Thai minced pork omelette—also known as "ground meat omelette"—is far more than just a simple home-cooked dish. It’s a cherished staple of Thai household cuisine, evoking warm memories and comfort across generations. Found in humble village homes and bustling city street-food stalls alike, its appeal lies in its simplicity, speed of preparation, and deeply satisfying flavor. Whether you're after a quick breakfast or a light yet energizing lunch, this dish delivers everything you need without fuss. Despite using minimal ingredients, it packs a flavorful punch—fragrant minced pork gently sautéed until tender, perfectly blended with soft, silky eggs, all kissed by just the right balance of salty-sweet fish sauce. It’s a meal almost impossible to resist.

Taste and Texture

When scooped up, the omelette reveals golden-brown edges with a delicate crispness, giving way to a tender, custard-like center. Nestled within are finely minced pork bits, lightly browned with a hint of red, cooked just enough to stay juicy inside while developing a rich, savory depth. The aroma is irresistible—savory pork mingling with toasted garlic and fish sauce, filling the kitchen with warmth. Each bite begins with a balanced hit of umami from the fish sauce, followed by the aromatic pop of white pepper and garlic that adds complexity without heat. There’s no spice at all, making it ideal for children, elders, or anyone sensitive to spicy foods. What truly sets this dish apart is its harmony—never too sweet, never overly salty, but perfectly rounded, comforting, and utterly craveable.

Ingredients and Method

The core ingredients are few and simple: 4 fresh eggs, 150g minced pork, 2 tablespoons fish sauce, 1 spring onion (finely chopped), and a pinch of white pepper. Start by heating a pan over medium heat and sautéing the minced pork until it changes color. Add a small amount of minced garlic for extra fragrance, stir well, then pour in the fish sauce and mix thoroughly. Remove from heat and set aside. In a bowl, crack the eggs, add a dash of white pepper, and whisk until smooth. Fold in the cooked pork mixture, ensuring even distribution. Heat a little oil in the pan again, reduce the flame to low, and pour in the egg mixture. Let it cook slowly, gently lifting the edges with a spatula until the omelette is set throughout. Sprinkle the chopped spring onion on top before serving.

Dietary Notes

This dish is perfect for those seeking a mild, low-calorie, and easily digestible meal. It’s a smart choice for people managing their weight or dealing with sensitive digestion. However, those watching sodium intake should be mindful of the fish sauce content, which is naturally high in salt.

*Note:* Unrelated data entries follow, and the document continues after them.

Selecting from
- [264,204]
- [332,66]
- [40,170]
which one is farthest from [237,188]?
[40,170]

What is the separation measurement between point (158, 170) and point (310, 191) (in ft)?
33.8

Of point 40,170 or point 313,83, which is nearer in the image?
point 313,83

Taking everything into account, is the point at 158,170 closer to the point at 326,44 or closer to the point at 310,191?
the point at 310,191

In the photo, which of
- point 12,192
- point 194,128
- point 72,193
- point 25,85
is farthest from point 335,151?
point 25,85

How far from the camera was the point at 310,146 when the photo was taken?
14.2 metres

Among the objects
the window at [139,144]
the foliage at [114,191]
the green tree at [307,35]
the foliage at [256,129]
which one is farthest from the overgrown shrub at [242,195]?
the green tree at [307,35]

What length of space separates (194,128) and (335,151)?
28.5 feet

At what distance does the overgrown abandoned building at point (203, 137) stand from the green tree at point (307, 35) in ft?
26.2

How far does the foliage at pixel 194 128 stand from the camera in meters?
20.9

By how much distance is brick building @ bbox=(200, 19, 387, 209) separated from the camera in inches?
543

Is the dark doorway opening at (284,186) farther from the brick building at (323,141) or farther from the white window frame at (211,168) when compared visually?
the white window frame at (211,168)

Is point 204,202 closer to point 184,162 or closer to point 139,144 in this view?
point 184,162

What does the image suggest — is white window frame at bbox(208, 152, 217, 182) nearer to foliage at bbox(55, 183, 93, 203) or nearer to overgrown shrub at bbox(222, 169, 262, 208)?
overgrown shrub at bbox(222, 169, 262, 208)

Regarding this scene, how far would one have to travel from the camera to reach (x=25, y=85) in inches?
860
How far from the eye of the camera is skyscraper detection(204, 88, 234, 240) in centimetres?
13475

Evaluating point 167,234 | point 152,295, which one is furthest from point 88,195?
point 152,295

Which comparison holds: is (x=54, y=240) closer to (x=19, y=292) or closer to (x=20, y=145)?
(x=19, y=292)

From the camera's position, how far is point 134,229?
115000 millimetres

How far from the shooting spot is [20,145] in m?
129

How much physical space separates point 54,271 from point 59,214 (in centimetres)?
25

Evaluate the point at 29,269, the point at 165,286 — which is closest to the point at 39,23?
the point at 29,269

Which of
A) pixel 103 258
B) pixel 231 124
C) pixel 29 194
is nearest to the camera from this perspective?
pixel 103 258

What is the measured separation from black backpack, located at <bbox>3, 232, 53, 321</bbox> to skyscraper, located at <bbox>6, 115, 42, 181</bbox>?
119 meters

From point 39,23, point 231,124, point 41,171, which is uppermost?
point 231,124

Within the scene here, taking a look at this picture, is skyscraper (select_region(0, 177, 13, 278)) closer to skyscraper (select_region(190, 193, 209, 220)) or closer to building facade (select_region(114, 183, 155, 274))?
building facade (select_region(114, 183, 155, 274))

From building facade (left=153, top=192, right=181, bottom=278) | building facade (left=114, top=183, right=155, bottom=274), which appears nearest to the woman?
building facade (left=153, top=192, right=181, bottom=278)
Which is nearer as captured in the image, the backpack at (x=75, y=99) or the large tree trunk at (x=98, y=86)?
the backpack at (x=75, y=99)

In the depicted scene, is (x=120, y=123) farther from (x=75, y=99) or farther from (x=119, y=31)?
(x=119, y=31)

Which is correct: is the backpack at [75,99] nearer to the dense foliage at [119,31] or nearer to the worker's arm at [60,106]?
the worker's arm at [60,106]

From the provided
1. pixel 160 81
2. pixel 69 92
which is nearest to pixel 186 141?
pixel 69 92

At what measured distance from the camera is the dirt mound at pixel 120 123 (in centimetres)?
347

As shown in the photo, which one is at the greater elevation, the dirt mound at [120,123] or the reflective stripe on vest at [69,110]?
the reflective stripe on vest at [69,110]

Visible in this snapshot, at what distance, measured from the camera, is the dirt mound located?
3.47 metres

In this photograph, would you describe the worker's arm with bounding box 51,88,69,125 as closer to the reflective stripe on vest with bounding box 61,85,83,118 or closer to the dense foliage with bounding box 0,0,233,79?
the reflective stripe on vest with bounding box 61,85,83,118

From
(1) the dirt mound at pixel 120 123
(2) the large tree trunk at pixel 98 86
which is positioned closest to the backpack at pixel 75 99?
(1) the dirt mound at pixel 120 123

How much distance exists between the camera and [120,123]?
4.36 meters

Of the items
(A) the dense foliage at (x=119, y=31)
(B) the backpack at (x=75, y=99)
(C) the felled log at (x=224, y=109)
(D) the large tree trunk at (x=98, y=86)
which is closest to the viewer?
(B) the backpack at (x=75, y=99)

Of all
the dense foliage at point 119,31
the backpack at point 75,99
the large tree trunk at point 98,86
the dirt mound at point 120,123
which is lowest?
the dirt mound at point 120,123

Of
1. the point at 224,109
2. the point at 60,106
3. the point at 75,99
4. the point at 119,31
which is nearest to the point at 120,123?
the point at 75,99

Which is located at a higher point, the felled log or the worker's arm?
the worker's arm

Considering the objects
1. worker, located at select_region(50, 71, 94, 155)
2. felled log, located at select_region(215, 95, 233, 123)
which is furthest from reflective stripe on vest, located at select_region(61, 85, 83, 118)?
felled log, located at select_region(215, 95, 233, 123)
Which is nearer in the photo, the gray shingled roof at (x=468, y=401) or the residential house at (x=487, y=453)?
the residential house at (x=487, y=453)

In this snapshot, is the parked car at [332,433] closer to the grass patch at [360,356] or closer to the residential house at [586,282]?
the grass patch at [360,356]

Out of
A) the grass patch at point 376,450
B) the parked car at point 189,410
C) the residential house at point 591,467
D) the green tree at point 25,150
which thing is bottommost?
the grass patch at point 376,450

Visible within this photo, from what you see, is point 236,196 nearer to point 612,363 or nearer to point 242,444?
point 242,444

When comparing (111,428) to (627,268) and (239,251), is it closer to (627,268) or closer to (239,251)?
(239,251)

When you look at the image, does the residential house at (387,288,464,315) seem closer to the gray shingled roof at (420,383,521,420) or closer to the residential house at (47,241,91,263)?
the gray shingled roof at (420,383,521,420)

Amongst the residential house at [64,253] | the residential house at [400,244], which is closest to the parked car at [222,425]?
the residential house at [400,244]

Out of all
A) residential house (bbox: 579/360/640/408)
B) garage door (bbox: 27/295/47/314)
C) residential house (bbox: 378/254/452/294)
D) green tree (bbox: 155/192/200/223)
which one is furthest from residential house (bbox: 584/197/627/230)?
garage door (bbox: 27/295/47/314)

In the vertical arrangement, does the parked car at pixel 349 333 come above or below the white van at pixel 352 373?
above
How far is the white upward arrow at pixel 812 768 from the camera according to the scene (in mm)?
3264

To cut down on sodium, simply reduce the amount of fish sauce used—or opt for a low-sodium variety.

Pro Tips

For the best texture, always use fresh, high-quality eggs—they’ll give your omelette a luxuriously soft, glossy finish. Don’t overcook the pork; leave it slightly moist inside so it stays juicy when mixed with the eggs. When pouring the egg mixture into the pan, keep the heat low to ensure even cooking without burning. For lovers of a crisp edge, try using a non-stick or heavy-bottomed skillet, preheating it over medium heat briefly before adding the eggs. This creates a subtly crunchy border that elevates both look and taste. And don’t forget to sprinkle a final dusting of white pepper just before serving—it cuts through any richness and deepens the overall flavor profile beautifully.